Read more: Students not impressed with Aramark’s passive aggressive subtweet
2. Show me the veg
If you want to get your students to eat more vegetables, show it to them first, finds a new study. If you put veggies in the line first, before any of the other entrées or service items, kids were more likely to pick up that produce.
“Eating a vegetable first, or alone, is literally the easiest thing you can do and it has a huge effect. It sounds obvious, but it's not so obvious that everyone's doing it. Maybe they'll read the paper and do it, but it's not happening that way,” said the study’s researcher, Dr. Tracie Mann, in an article on kcet.org.
Read more: Getting Students to Eat Vegetables Is Surprisingly Simple
3. Patient orders halal food, saying other options are “disgusting”
A UK patient says he was denied a halal meal because he was the wrong “ethnic religion,” according to an article in the Express. The patient says he had ordered and received the halal meal option before, stating that the halal and kosher options were good while the rest of the menu was “disgusting.” Now the patient is claiming discrimination.
Read more: 'This is discrimination' - Hospital patient refused halal meal as he is NOT Muslim
4. Student arrest leads to protest in dining hall
A sit-in was staged this week after one student was arrested in a dining hall at Jackson State University, in Mississippi. The student got into a “scuffle” with a police officer after he was asked to leave the dining hall shortly after selecting his food. According to an article in WAPT News, the university stopped offering to-go plates this year, which led to the disagreement.

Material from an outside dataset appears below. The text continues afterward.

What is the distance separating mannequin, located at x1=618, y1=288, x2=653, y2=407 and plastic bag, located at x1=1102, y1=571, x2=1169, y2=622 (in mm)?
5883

Read more: JSU students stage sit-in after dispute with campus police
5. Students/vendors get crafty to sneak in banned food
Don’t get in the way of a college student and his food. One university in China learned this the hard way. When the Heilongjiang University of Chinese Medicine banned food delivery vehicles from entering campus, the vendors decided if you can’t go in, go over and they started scaling walls to deliver the food to hungry students.
According to an article in the Shanghaiist, “The propaganda department for the university said that the ban is in the interest of student safety, protecting them from maniac scooter delivery guys as well as dangerously unhealthy delivery food. Instead, students are encouraged to enjoy the fine dining at the campus cafeteria.”